Iowa's tax law doesn't automatically tie to federal changes. The Legislature passes a "code conformity" bill, or "coupling" bill, every year to incorporate desired federal tax changes into Iowa's income tax. This has been important because Congress habitually enacts many important tax provisions for only one or two years at a time. Since 2010 the governor has proposed to adopt all of the federal "expiring provisions" retroactively every time they were renewed by Congress, with the exception of "Bonus Depreciation."
The biggest of these for most Iowa businesses is the "Section 179 deduction," which allows taxpayers to deduct the cost of up to $500,000 of fixed assets that would otherwise be depreciated over a period of years. A number of other business and personal tax provisions are affected, including research credits, the provision for IRA charitable contributions, and the above-the-line student loan interest deduction.
The Section 179 deduction is popular with Main Street businesses. With the prices for much farm equipment running well into six figures, the deduction is a big deal for farmers, but it is also important to other businesses. Failing to couple with the federal deduction would leave Iowans with a maximum $25,000 Section 179 deduction on their Iowa returns -- a significant tax increase to businesses in every county.
Most tax people assumed the pattern of conforming to everything but bonus depreciation would continue. The Governor surprised us last month by proposing (SSB 3107) to conform to only one 2015 tax change -- the research credit. He proposed to conform with none of the remaining changes for 2015. He then would conform with all the changes -- except for Section 179 and bonus depreciation -- for 2016 and beyond.
The Governor's position was unpopular in the General Assembly.

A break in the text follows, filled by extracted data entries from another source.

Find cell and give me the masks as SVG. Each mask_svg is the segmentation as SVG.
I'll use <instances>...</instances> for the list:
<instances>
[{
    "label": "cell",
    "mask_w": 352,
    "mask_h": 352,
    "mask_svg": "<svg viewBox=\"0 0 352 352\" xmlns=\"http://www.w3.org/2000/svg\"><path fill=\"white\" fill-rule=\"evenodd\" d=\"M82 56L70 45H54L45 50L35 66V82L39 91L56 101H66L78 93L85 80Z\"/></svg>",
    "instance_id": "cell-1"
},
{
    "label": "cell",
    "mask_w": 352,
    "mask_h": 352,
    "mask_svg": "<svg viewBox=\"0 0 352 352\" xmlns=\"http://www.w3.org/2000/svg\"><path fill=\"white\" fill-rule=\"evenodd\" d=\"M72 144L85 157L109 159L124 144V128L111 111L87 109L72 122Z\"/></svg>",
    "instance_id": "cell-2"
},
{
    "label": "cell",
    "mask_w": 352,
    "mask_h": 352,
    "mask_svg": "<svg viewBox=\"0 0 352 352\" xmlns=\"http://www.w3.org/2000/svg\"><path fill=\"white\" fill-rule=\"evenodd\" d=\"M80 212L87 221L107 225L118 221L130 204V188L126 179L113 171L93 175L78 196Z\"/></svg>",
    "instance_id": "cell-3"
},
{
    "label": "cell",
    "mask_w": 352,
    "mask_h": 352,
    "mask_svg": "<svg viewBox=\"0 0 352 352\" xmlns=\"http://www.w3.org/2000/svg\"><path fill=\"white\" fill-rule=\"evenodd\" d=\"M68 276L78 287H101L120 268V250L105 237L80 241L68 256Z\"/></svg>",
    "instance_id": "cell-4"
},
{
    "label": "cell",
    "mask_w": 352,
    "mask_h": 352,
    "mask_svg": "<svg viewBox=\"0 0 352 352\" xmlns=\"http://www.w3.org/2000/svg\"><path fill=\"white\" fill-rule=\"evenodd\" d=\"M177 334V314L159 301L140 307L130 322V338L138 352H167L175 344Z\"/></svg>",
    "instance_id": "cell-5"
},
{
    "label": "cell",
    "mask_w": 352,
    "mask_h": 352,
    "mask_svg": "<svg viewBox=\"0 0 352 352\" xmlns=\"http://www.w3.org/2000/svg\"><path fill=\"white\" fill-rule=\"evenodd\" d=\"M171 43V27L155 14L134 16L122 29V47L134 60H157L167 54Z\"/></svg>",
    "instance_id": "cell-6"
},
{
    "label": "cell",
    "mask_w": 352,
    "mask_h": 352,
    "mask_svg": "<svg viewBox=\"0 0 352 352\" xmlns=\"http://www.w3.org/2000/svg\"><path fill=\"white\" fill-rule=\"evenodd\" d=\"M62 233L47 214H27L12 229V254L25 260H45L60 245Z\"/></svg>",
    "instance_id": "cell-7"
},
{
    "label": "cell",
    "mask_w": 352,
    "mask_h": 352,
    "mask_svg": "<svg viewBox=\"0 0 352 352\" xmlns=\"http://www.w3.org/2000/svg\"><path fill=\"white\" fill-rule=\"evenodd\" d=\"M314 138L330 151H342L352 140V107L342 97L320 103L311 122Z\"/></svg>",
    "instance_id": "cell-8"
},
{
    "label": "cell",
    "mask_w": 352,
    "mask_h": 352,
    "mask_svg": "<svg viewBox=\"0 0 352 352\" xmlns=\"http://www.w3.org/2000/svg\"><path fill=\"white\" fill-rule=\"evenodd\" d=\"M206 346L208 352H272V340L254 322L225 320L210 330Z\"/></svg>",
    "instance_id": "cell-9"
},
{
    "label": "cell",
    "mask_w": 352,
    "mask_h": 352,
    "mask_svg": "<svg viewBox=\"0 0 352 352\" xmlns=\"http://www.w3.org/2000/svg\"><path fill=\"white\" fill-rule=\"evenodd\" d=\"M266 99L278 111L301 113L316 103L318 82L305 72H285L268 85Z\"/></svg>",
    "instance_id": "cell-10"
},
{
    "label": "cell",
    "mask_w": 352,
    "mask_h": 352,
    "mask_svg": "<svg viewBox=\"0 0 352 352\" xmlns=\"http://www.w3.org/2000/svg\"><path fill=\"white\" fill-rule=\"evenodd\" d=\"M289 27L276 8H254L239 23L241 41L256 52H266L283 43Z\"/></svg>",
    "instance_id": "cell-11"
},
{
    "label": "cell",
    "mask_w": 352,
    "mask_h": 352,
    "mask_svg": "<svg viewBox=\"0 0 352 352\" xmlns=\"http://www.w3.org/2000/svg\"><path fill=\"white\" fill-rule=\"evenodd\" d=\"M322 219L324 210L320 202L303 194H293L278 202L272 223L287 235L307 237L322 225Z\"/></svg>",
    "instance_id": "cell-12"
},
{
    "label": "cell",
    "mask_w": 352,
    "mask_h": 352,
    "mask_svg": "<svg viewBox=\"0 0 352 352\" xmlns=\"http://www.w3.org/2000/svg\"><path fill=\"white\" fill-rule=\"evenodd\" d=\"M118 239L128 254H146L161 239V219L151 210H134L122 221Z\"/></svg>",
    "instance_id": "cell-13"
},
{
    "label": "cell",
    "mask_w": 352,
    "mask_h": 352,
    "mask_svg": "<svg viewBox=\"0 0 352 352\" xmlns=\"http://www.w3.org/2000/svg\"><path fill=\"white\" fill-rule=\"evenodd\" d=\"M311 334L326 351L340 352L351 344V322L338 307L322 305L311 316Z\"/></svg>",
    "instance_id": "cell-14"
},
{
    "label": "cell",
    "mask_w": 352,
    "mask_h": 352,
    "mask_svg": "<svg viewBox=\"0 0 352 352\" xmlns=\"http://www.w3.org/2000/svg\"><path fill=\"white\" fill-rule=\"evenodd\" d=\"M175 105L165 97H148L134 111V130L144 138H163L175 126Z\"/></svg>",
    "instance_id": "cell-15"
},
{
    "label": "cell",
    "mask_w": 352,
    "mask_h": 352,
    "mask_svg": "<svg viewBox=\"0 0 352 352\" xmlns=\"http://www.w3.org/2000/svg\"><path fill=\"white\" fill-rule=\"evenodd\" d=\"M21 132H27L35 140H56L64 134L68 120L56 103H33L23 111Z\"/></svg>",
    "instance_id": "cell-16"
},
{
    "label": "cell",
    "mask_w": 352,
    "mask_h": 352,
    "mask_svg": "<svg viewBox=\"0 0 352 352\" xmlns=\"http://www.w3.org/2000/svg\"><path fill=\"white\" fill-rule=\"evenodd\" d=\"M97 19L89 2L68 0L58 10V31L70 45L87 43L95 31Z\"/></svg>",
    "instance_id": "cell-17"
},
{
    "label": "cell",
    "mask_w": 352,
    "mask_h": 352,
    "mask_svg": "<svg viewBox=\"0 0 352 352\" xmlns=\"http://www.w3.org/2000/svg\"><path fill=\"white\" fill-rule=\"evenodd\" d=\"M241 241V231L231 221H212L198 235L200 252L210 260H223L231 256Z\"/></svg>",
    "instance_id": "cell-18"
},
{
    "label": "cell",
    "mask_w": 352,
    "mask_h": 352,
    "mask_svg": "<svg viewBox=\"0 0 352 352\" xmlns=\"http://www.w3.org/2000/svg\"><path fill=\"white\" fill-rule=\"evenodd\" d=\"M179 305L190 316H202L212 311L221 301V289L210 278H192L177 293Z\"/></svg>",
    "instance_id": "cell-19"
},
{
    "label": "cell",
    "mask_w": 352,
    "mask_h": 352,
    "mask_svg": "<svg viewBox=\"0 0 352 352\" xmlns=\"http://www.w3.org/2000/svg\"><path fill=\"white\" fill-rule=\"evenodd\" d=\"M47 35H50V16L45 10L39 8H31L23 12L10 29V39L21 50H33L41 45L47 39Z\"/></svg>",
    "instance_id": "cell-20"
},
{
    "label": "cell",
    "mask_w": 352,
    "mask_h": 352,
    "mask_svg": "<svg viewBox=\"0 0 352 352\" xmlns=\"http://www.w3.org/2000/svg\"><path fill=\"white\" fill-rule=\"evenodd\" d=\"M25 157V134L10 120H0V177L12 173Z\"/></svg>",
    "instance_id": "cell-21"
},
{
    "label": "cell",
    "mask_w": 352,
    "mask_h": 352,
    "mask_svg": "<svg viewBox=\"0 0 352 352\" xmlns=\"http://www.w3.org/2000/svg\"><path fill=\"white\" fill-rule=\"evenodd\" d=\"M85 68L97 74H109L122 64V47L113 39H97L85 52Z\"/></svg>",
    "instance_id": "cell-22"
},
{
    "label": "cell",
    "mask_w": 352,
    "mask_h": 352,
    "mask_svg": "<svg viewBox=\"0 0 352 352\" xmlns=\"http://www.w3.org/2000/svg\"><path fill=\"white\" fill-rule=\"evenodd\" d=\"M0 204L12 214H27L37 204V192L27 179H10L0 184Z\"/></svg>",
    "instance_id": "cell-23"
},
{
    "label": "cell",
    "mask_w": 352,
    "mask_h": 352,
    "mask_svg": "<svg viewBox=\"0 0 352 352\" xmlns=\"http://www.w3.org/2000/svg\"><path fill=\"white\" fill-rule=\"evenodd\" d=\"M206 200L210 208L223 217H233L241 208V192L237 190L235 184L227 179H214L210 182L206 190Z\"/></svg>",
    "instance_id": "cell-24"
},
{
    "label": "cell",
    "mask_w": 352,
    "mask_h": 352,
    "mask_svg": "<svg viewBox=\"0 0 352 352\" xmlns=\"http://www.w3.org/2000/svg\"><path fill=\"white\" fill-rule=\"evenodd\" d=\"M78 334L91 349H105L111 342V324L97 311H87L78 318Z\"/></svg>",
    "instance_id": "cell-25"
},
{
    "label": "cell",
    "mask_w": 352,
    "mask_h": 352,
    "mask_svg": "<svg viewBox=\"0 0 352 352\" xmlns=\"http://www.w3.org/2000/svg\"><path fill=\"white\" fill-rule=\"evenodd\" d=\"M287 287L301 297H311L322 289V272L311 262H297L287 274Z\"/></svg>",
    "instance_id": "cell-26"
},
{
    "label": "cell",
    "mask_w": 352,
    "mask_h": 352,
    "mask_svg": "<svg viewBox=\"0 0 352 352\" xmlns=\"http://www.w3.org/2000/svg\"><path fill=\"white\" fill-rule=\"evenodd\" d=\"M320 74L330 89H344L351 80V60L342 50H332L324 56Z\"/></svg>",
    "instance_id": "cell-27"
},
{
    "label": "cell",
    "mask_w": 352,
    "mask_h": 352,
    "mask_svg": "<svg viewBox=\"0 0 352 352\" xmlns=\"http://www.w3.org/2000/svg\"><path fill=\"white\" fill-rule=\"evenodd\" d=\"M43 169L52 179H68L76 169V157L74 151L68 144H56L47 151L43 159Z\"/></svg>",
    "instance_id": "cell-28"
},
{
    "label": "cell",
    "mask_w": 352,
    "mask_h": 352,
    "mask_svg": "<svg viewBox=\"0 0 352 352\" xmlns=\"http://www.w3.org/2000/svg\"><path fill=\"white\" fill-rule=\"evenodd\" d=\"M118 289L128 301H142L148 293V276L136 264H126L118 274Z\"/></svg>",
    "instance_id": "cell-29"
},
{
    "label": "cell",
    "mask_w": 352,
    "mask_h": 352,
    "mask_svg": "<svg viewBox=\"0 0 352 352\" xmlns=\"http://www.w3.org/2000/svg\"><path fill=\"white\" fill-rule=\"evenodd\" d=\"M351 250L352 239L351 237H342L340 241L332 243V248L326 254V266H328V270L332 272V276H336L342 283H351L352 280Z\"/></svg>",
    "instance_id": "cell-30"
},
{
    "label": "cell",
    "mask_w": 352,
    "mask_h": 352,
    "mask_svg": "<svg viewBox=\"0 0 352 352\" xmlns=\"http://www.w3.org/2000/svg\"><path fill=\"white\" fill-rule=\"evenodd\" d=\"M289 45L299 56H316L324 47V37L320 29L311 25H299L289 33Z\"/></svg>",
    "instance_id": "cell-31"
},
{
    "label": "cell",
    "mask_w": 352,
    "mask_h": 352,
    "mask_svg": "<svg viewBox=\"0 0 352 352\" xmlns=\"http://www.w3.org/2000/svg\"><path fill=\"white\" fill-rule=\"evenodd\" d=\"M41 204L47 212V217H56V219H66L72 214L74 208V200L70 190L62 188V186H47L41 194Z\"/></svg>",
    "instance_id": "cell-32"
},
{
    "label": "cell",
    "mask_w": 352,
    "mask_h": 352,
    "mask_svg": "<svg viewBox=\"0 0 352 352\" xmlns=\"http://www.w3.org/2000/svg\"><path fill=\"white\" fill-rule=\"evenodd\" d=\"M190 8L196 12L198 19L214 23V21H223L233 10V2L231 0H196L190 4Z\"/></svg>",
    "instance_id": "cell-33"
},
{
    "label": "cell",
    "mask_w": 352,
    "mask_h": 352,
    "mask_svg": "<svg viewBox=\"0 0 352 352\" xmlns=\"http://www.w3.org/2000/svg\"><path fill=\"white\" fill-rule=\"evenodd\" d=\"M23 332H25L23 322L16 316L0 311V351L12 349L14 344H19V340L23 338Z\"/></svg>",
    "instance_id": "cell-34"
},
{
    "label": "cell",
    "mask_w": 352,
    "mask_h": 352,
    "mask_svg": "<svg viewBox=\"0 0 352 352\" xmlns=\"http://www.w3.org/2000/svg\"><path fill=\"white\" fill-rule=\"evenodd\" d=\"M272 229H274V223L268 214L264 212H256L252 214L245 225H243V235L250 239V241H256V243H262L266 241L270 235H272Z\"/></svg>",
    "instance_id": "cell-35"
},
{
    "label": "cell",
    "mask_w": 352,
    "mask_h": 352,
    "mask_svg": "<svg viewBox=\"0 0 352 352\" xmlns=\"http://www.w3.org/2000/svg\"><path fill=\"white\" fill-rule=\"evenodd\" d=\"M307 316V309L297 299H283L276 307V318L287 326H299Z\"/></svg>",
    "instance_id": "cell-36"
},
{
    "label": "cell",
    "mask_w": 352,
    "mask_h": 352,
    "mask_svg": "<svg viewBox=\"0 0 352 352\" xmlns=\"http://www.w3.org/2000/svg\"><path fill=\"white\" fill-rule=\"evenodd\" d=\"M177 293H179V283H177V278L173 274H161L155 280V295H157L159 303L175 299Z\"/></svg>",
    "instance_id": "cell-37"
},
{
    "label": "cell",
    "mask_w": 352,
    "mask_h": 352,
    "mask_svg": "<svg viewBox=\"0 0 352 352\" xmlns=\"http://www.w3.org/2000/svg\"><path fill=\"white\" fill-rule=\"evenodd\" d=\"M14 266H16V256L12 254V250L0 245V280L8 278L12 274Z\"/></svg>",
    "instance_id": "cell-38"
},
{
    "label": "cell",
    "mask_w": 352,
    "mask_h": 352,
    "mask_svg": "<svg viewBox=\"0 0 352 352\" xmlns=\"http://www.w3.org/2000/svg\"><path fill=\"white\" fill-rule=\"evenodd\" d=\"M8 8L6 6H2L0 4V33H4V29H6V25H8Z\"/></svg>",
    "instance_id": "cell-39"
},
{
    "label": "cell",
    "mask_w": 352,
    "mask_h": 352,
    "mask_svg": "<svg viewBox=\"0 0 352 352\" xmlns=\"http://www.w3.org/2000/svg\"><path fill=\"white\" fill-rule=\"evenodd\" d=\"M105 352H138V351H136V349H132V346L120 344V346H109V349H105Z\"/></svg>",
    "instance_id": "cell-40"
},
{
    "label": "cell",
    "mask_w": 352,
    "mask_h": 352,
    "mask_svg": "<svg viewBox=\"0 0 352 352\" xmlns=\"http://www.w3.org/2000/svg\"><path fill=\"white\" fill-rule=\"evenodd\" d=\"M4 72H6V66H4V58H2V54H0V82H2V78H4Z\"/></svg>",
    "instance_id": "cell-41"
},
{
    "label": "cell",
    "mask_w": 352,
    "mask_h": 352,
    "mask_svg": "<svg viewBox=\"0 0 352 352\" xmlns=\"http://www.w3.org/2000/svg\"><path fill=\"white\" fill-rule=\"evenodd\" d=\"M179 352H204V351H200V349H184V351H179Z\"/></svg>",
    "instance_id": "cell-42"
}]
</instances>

The Iowa House swiftly voted 82-14 to couple with all federal 2015 changes except bonus depreciation (HF 2092). It apparently was so unpopular that the Governor this week changed his mind and came out in favor of the House bill.
Senate Majority Leader Gronstal now holds the cards, as he can keep the House-passed bill from ever coming up for a Senate vote. The Legislature is now at an impasse. Prior to the Governor's change of heart, it appeared that no Section 179 coupling would occur. Now we can expect Senator Gronstal to use coupling as a bargaining chip for his priorities.
It's unclear when we will know what Iowa's 2015 tax law is. Iowa returns aren't due until April 30, and it’s still possible that they won't pass a coupling bill by then. The default result if nothing happens is no coupling. While I expect coupling to occur, it may take some time for the poker game to play out.
This poses a dilemma for taxpayers. If they assume that that the expiring provisions won't be re-enacted for Iowa, they'll incur the expense of filing amended returns to claim refunds if the governor and the majority leader eventually go along with the legislature. If optimistic taxpayers assume the extenders are eventually adopted, they face penalties if they guess wrong. Iowans wanting to file their taxes the right way, for sure, are just out of luck.